Fondatore dei Nasc, sorta di commando ambientalista poi sciolto, dello “Special Research Monitoring Center”, che si vantava di avere rapporti con enti di ricerca aerospaziali americani, e dell’Environmental Crime Prevention Program (che annoverava tra gli esperti internazionali amici di Scaramella, tra cui un presunto francese Christian Trentolà, ragazzo napoletano di madre transalpina sul cui cognome fu messo l’accento finale) oggi l’ex calunniatore lavora con il procuratore generale di Mogadiscio, «come esperto di sicurezza antipirateria. Faccio anche relazioni bilaterali con paesi stranieri e le Nazioni Unite».

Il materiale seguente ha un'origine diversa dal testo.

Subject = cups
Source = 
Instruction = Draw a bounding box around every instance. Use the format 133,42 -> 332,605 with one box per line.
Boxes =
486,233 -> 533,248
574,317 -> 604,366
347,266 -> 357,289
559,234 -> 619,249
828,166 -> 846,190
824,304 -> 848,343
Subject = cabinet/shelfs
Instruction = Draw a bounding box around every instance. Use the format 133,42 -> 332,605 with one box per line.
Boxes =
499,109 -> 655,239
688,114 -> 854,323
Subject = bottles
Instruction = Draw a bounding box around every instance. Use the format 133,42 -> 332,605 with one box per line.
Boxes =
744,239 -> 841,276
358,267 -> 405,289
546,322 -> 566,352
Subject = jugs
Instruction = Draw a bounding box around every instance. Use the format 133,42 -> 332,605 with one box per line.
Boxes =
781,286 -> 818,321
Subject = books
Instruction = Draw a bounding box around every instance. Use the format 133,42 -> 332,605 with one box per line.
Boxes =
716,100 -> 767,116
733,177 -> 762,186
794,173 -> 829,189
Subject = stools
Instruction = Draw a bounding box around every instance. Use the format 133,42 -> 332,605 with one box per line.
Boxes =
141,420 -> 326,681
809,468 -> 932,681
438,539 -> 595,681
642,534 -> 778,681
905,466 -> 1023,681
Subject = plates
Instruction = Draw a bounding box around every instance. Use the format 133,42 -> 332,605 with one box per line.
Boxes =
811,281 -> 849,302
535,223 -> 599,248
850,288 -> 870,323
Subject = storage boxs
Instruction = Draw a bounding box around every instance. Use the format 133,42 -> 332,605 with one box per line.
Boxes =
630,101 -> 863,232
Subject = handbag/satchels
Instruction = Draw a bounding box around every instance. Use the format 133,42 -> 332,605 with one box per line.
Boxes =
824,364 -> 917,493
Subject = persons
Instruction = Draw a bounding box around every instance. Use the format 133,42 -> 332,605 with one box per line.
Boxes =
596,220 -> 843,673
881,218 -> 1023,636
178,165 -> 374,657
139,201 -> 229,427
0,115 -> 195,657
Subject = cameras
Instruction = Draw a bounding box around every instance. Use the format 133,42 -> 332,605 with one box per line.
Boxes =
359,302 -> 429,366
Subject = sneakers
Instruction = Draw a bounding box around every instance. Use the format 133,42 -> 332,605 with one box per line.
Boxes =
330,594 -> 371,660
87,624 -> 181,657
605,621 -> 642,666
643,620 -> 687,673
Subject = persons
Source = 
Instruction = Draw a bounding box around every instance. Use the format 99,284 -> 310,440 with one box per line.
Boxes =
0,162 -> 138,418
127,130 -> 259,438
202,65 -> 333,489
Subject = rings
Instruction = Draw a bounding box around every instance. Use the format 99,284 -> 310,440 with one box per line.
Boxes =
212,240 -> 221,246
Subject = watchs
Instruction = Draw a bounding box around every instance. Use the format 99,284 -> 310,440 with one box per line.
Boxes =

I dettagli? «Sono segreti, le dico solo che mi ha trovato a Napoli solo per caso». Qualche tempo fa, secondo un quotidiano locale, fu Scaramella a organizzare un incontro, a Itri, tra esponenti del governo somalo e alcuni funzionari «per la formalizzazione di un accordo con la Santa Sede per la tutela dei cristiani in Somalia». Difficile capire il confine tra realtà e finzione. Ma fossimo in papa Francesco, non staremmo tranquillissimi.